Cross-Play In 2025: How Apex Legends, Helldivers 2, FragPunk, And More Are Rewiring Multiplayer
MVP
MVP
Published
12/9/2025
Read Time
5 min

Using GameSpot’s 33 Best Cross-Platform Games in 2025 list as a lens, we look at how cross-play shooters and co-op hits like Apex Legends, Helldivers 2, FragPunk, and Split Fiction are reshaping communities, matchmaking, and design in 2025.

In 2025, it is harder to find a big multiplayer game that does not support cross-play than one that does. GameSpot’s “33 Best Cross-Platform Games In 2025” list reads like a snapshot of a new normal, where platform walls are finally starting to crumble.

Publishers still love hardware exclusivity and separate storefronts, but the biggest shooters and co-op hits are now built around one simple idea: your friends list matters more than your console.
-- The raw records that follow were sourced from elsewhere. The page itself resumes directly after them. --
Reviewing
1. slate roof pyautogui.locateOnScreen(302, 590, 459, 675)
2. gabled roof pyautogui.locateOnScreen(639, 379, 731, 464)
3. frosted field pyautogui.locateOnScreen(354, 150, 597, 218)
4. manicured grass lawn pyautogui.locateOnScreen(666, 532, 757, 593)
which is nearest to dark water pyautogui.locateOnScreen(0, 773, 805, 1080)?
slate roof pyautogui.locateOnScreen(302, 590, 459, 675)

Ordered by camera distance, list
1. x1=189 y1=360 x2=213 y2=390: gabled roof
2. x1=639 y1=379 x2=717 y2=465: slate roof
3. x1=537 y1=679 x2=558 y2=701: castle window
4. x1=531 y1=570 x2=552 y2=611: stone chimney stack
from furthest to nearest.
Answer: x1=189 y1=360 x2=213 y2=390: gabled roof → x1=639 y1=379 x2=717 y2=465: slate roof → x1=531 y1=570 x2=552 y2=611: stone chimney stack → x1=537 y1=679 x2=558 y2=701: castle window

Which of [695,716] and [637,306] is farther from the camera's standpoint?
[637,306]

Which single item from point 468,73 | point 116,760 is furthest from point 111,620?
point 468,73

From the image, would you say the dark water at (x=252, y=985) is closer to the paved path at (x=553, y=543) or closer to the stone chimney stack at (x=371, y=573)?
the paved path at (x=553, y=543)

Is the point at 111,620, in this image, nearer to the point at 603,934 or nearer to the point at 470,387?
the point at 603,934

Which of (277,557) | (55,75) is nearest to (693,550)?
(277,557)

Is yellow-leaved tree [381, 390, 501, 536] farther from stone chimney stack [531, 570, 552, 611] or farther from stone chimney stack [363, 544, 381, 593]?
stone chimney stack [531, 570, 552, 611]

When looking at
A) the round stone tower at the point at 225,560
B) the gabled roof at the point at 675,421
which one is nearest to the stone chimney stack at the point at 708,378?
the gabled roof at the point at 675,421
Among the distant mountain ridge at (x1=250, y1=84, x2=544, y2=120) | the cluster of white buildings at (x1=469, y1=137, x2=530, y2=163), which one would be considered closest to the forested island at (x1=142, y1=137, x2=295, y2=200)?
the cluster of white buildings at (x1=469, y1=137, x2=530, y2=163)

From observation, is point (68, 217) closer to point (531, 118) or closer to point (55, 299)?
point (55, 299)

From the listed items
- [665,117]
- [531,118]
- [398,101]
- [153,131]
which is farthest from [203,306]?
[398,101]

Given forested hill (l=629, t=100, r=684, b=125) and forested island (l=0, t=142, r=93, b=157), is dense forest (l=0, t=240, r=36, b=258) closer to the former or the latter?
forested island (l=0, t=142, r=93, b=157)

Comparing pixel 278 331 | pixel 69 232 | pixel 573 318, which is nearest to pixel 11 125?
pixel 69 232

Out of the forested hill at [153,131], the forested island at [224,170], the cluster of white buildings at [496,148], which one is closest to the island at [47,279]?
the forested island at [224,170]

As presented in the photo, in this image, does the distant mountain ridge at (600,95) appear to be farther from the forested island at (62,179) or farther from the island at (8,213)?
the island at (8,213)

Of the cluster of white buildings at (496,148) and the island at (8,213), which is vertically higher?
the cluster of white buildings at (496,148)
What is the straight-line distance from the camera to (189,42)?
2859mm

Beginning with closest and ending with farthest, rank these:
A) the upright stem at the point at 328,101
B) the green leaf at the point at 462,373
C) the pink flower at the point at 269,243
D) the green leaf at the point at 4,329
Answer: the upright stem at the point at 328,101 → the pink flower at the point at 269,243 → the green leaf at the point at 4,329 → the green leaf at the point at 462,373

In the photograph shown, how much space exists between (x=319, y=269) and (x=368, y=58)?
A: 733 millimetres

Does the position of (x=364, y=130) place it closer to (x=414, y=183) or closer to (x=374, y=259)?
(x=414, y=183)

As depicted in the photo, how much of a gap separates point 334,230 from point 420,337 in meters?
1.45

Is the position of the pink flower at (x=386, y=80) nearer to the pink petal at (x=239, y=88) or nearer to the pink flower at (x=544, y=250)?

From Apex Legends to Helldivers 2, FragPunk, and co-op showpieces like Split Fiction, cross-play is no longer a novelty feature. It is the backbone of how communities form and survive.

Apex Legends: Cross-Play As Lifeline

Respawn’s battle royale was built for squads, but in its early years your choice of hardware quietly decided who you could actually squad up with. That changed when Apex Legends rolled out cross-play and began unifying lobbies across PlayStation, Xbox, PC, and Switch.

In practice, cross-play solved two of Apex’s biggest long-term problems at once. First, it kept queues healthy for every mode, even limited-time events and less popular playlists. A mode that might have struggled to fill 60 players on a single console at off-peak hours can thrive when the game is drawing from a combined player pool.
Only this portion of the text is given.